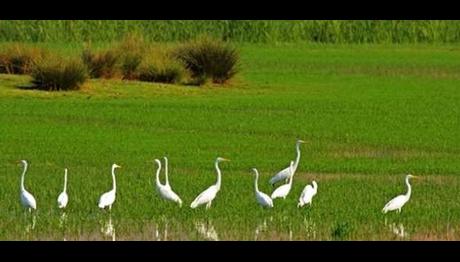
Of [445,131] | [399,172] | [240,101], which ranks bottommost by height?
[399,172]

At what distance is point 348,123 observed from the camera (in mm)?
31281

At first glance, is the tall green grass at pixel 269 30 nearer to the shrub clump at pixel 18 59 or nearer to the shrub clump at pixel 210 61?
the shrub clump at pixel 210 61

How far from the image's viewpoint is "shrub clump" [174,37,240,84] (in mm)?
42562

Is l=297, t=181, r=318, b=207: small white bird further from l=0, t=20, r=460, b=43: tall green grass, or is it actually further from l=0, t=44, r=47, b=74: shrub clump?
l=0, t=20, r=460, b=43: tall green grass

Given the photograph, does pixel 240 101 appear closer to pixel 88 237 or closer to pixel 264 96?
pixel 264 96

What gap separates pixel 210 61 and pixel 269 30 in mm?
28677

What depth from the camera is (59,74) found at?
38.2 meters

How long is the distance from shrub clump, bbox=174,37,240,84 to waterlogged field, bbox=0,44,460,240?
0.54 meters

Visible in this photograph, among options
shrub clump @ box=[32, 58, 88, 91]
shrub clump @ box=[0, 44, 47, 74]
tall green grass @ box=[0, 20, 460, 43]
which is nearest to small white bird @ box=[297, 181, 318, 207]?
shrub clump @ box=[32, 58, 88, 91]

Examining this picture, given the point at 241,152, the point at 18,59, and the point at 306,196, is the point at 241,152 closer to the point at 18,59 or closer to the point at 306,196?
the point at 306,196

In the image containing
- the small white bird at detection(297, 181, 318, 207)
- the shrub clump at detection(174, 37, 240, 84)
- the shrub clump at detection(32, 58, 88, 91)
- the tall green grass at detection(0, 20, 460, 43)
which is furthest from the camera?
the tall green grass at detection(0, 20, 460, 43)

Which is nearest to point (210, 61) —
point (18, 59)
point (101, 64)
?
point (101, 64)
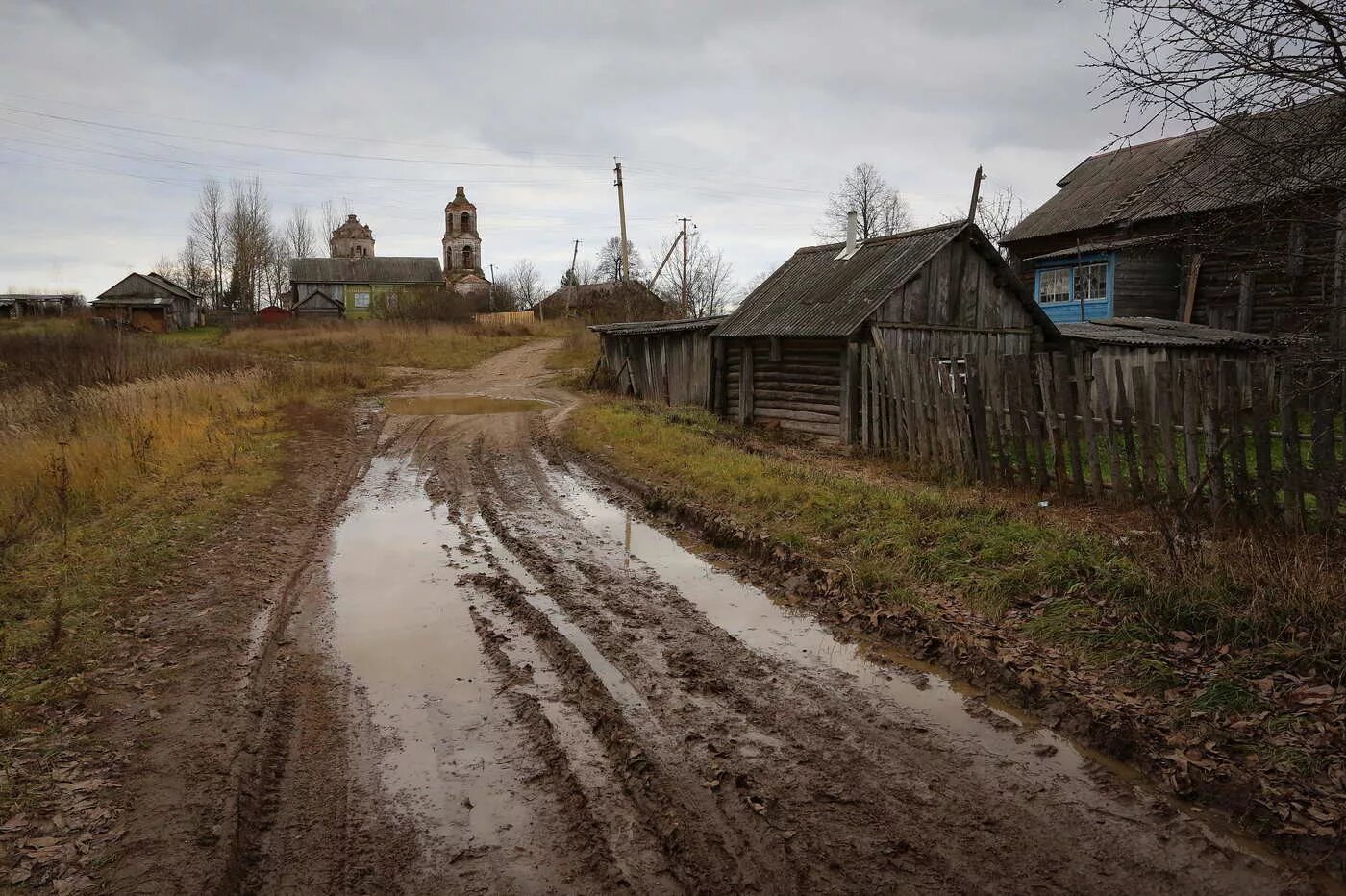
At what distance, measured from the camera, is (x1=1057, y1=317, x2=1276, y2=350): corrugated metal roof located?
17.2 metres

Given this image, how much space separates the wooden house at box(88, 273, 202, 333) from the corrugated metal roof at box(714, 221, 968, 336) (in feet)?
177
○ ○ ○ ○ ○
PROBLEM TO WORK ON: Print the rows as they appear above, starting at the line that contains "Visible in this photograph, among options" and ending after the line that contains "17.2 metres". Leave the pictures out.

TASK SOLUTION:
Visible in this photograph, among options
shrub clump @ box=[32, 58, 88, 91]
shrub clump @ box=[0, 44, 47, 74]
tall green grass @ box=[0, 20, 460, 43]
which is nearest to small white bird @ box=[297, 181, 318, 207]?
shrub clump @ box=[32, 58, 88, 91]

Examining this picture, given the point at 241,152, the point at 18,59, and the point at 306,196, is the point at 241,152 closer to the point at 18,59 or closer to the point at 306,196?
the point at 306,196

In the image containing
- the small white bird at detection(297, 181, 318, 207)
- the shrub clump at detection(174, 37, 240, 84)
- the shrub clump at detection(32, 58, 88, 91)
- the tall green grass at detection(0, 20, 460, 43)
which is furthest from the camera?
the tall green grass at detection(0, 20, 460, 43)

Which is nearest to point (210, 61) —
point (18, 59)
point (101, 64)
?
point (101, 64)
At what distance, measured from the camera, is (x1=1057, y1=317, x2=1276, y2=350): corrugated metal roof located?
17.2 metres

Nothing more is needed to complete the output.